→ Study material
Content starts
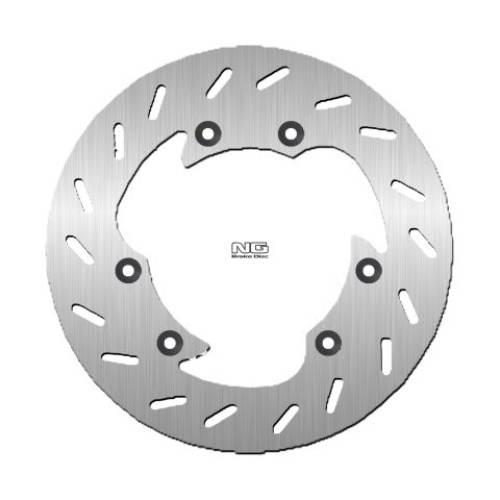 Ng Tarcza Hamulcowa Przód Derbi Drd/Senda 50 '02-06 240X125X3,5Mm 6X7,5Mm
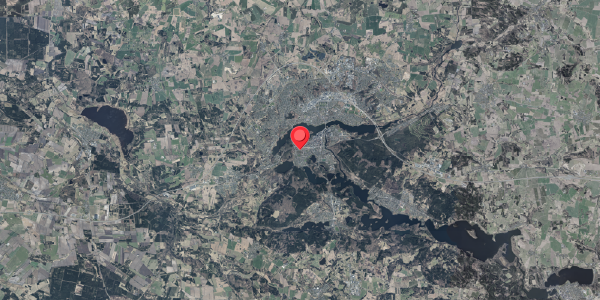 Stomflod og havvand på Dalgasgade 21, . , 8600 Silkeborg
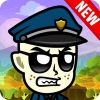 Bad Cop in The Jungle: Super Police Adventure Surf
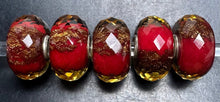 Load image into Gallery viewer, 7-26 Trollbeads Red Twinkle
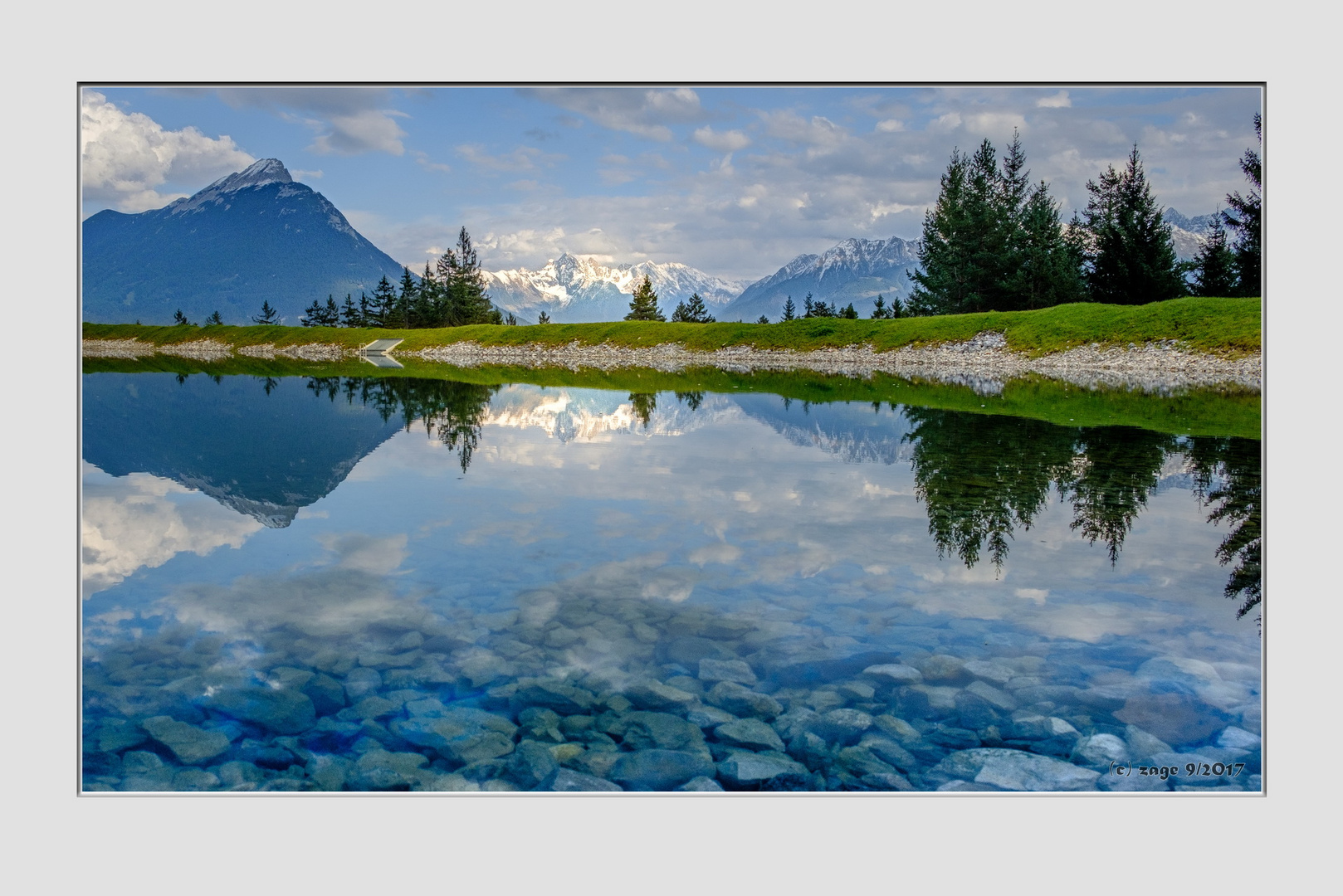 Speichersee Hochimst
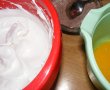 Tort cu crema de banane si mousse de ciocolata-1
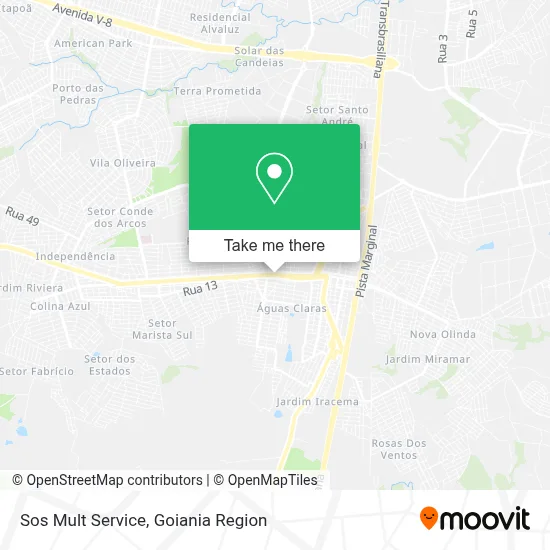 Sos Mult Service map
Content ends
→ Work item
Reproduce exactly, with every picture left out, the lines from the one that contains "Stomflod og havvand" to the final line of the records above.

→ Completed task
 Stomflod og havvand på Dalgasgade 21, . , 8600 Silkeborg
 Bad Cop in The Jungle: Super Police Adventure Surf
 Load image into Gallery viewer, 7-26 Trollbeads Red Twinkle
 Speichersee Hochimst
 Tort cu crema de banane si mousse de ciocolata-1
 Sos Mult Service map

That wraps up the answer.